**Directive**
Below are the entries; output exactly the lines from the one containing "In this particular" through the final line, inclusive.

---------------

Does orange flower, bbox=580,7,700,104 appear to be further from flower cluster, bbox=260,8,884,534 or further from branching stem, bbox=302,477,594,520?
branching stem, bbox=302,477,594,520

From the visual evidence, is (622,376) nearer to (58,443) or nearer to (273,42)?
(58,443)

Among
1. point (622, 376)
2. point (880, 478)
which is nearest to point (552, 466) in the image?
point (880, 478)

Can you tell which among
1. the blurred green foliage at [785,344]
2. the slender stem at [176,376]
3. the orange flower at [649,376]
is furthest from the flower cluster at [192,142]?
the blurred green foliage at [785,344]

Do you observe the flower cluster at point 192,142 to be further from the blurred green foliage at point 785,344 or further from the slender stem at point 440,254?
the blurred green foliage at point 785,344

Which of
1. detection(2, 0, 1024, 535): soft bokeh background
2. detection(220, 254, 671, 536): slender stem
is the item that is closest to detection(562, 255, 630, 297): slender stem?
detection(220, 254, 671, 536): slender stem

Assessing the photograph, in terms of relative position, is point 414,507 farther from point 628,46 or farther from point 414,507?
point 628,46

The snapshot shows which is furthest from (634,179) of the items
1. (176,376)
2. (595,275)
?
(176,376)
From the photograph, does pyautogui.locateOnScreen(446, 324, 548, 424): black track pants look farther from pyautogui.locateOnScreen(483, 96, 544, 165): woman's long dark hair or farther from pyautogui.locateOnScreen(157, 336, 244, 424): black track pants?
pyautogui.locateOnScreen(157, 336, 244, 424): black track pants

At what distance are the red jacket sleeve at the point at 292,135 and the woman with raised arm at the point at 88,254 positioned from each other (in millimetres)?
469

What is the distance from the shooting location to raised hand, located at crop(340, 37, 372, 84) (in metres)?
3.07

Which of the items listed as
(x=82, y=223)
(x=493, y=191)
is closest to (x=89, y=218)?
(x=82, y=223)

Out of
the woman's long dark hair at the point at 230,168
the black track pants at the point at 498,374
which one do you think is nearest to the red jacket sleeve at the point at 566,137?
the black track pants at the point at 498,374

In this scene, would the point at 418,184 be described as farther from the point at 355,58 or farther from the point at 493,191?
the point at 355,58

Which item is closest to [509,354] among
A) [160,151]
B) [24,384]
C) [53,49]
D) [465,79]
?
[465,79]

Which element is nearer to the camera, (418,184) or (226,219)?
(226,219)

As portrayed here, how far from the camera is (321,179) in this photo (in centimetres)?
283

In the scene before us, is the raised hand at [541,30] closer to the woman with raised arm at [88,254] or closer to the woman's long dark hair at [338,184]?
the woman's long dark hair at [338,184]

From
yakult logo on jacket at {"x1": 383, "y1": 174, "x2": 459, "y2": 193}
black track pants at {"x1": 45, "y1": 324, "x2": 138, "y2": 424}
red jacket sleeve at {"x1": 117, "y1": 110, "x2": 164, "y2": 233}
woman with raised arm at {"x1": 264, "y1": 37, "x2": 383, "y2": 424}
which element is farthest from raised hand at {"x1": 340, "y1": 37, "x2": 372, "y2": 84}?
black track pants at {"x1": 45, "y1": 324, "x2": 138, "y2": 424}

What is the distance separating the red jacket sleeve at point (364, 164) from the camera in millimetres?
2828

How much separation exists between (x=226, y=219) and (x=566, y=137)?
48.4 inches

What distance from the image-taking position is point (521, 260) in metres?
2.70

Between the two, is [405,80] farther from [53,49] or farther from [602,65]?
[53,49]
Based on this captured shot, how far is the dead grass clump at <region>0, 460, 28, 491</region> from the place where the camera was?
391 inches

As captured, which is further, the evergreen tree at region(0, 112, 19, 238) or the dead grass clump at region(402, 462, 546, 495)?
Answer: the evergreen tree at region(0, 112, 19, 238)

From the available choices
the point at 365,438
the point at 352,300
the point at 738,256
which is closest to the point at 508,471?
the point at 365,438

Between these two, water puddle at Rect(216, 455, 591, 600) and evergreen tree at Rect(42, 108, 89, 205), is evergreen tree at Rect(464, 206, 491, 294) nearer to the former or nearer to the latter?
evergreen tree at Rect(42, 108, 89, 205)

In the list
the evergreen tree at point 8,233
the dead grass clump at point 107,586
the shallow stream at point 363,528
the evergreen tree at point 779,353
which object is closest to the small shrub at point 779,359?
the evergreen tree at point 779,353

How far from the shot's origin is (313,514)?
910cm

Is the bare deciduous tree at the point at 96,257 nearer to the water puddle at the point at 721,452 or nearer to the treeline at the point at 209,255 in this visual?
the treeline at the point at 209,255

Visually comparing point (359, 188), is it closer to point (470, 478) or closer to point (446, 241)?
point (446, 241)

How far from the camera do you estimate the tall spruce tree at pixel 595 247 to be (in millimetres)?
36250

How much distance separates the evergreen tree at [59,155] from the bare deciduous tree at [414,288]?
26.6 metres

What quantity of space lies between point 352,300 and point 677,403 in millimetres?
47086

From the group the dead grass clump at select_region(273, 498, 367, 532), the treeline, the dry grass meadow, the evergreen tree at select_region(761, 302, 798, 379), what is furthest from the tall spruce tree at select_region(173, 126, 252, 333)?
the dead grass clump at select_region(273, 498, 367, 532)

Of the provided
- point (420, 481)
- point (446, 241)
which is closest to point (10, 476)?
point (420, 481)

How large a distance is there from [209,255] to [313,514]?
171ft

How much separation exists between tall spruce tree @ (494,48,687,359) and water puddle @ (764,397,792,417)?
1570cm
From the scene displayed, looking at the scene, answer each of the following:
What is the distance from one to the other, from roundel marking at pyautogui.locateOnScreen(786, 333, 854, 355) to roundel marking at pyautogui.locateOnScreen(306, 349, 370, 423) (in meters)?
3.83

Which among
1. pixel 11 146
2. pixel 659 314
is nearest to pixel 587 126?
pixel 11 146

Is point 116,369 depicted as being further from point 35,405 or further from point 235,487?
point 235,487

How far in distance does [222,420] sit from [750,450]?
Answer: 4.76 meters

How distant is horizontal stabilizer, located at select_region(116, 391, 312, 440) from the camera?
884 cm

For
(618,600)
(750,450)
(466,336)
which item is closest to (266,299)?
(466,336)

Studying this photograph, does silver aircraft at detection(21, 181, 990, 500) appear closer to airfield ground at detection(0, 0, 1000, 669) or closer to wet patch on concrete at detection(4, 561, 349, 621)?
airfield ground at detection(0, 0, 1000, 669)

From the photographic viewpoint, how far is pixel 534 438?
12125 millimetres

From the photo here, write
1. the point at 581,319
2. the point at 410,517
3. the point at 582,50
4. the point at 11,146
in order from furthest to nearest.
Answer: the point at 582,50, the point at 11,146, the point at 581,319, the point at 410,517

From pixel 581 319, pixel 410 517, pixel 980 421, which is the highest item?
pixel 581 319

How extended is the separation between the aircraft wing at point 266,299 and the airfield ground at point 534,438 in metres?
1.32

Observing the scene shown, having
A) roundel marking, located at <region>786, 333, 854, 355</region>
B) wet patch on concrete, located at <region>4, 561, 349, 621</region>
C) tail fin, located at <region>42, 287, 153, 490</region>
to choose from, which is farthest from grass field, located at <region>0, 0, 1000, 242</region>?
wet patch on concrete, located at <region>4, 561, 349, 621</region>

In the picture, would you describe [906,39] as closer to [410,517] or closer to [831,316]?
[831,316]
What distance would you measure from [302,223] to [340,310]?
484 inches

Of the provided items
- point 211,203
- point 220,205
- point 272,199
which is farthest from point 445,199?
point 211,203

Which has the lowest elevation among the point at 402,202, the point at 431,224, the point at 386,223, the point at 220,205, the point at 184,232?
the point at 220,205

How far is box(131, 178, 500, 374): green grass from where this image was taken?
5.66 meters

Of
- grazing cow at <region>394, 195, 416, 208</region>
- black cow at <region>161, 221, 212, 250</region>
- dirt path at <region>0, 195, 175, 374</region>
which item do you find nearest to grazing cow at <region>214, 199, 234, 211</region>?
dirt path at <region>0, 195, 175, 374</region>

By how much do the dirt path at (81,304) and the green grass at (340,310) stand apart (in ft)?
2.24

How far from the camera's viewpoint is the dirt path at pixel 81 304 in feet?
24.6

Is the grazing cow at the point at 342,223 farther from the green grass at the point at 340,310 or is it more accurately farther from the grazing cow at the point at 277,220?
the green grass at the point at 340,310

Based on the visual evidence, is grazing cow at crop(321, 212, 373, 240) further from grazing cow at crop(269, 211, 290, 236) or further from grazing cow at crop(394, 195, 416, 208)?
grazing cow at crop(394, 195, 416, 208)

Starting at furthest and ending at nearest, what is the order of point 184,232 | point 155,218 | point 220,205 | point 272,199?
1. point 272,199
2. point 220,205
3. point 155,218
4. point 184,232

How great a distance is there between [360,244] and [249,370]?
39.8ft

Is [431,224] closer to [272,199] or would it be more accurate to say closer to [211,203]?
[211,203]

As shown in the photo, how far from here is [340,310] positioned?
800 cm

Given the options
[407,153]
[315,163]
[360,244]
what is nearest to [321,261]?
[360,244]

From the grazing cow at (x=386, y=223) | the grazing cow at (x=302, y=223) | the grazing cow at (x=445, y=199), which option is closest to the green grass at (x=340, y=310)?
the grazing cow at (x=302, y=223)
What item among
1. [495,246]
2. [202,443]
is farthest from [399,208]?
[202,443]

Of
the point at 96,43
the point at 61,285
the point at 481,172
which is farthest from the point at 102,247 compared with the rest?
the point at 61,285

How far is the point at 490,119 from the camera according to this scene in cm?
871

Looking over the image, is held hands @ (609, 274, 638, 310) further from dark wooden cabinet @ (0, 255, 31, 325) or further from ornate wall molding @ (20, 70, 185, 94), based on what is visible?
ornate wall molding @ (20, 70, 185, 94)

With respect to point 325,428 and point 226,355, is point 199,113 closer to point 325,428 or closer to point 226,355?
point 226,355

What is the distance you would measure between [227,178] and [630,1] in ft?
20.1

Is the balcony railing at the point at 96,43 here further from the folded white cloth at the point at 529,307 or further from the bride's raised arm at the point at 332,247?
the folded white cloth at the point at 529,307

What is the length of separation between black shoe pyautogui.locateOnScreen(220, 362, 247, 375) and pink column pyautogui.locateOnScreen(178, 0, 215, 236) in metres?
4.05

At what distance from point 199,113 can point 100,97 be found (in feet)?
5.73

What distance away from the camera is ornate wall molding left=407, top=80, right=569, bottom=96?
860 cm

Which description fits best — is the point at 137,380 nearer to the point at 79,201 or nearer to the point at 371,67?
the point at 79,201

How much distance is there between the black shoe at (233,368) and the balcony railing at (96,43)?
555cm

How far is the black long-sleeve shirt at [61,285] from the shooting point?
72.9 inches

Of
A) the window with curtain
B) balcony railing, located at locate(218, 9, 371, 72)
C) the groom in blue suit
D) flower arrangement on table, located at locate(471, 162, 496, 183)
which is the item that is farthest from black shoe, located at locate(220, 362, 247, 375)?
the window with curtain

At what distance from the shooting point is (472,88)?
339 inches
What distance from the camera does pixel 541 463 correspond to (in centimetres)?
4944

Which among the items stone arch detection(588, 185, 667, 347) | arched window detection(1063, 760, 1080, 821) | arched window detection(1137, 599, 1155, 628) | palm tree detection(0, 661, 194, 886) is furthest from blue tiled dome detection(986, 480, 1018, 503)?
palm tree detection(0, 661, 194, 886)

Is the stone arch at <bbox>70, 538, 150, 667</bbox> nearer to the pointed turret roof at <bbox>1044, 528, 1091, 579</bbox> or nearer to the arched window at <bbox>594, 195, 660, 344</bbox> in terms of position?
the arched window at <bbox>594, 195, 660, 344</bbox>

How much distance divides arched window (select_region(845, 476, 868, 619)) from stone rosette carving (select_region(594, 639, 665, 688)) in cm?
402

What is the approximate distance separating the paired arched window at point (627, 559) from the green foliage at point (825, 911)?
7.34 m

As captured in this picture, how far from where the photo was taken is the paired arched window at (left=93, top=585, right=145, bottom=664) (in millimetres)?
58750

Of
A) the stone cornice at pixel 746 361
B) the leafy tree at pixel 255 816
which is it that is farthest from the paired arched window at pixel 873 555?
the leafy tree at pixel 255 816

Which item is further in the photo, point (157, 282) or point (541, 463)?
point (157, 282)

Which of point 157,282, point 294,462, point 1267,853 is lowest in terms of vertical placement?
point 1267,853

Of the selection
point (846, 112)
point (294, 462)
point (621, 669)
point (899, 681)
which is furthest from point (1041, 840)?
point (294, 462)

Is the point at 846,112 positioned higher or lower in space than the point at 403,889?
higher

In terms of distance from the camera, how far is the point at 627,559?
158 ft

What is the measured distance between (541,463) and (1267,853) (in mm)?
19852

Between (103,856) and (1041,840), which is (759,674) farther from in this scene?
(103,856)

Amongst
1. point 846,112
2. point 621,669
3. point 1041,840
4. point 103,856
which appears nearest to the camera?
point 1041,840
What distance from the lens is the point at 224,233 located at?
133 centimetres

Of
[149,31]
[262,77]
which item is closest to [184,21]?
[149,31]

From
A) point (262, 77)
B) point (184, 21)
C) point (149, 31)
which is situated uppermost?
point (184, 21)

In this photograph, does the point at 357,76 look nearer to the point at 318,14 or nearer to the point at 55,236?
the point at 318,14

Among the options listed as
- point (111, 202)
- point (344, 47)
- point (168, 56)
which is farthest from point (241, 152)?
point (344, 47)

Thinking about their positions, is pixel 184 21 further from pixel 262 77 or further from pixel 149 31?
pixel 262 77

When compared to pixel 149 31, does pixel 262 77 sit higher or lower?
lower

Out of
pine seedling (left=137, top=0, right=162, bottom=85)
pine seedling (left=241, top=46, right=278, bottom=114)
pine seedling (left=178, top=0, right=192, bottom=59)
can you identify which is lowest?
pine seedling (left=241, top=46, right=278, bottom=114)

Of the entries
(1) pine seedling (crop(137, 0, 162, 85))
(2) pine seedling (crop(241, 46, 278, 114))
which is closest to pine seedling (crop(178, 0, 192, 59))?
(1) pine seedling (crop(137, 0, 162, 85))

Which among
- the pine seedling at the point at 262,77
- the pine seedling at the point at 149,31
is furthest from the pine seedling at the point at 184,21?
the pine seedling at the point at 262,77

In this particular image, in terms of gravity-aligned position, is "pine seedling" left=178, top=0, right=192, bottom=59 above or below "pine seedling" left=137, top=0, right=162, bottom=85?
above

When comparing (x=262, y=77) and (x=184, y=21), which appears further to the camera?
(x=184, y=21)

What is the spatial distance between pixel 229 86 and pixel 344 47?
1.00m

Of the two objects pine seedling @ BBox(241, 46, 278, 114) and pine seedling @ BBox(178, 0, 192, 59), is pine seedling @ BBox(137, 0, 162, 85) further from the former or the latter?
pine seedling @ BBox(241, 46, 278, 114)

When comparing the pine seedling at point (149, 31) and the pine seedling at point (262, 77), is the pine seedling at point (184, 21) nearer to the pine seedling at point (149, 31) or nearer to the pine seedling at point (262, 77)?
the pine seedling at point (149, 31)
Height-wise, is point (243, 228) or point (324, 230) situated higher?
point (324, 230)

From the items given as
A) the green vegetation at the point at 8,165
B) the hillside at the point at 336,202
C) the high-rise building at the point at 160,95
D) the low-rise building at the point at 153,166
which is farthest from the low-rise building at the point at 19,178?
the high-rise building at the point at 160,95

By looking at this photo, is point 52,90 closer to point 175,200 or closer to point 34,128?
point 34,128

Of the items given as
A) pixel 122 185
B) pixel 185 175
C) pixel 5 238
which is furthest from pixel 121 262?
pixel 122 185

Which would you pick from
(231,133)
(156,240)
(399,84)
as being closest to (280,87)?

---------------

**Exercise answer**
In this particular image, in terms of gravity-aligned position, is "pine seedling" left=178, top=0, right=192, bottom=59 above or below "pine seedling" left=137, top=0, right=162, bottom=85?
above

When comparing (x=262, y=77) and (x=184, y=21), which appears further to the camera?
(x=184, y=21)

What is the spatial distance between pixel 229 86 and pixel 344 47?
1.00m

Of the two objects pine seedling @ BBox(241, 46, 278, 114) and pine seedling @ BBox(178, 0, 192, 59), is pine seedling @ BBox(137, 0, 162, 85) further from the former or the latter?
pine seedling @ BBox(241, 46, 278, 114)

When comparing the pine seedling at point (149, 31) and the pine seedling at point (262, 77), is the pine seedling at point (184, 21) nearer to the pine seedling at point (149, 31) or nearer to the pine seedling at point (262, 77)?
the pine seedling at point (149, 31)
Height-wise, is point (243, 228) or point (324, 230) situated higher?
point (324, 230)

From the items given as
A) the green vegetation at the point at 8,165
B) the hillside at the point at 336,202
C) the high-rise building at the point at 160,95
D) the low-rise building at the point at 153,166
which is farthest from the low-rise building at the point at 19,178?
the high-rise building at the point at 160,95

By looking at this photo, is point 52,90 closer to point 175,200 or closer to point 34,128?
point 34,128

Of the items given as
A) pixel 122 185
B) pixel 185 175
C) pixel 5 238
which is furthest from pixel 121 262?
pixel 122 185

Which would you pick from
(231,133)
(156,240)
(399,84)
as being closest to (280,87)?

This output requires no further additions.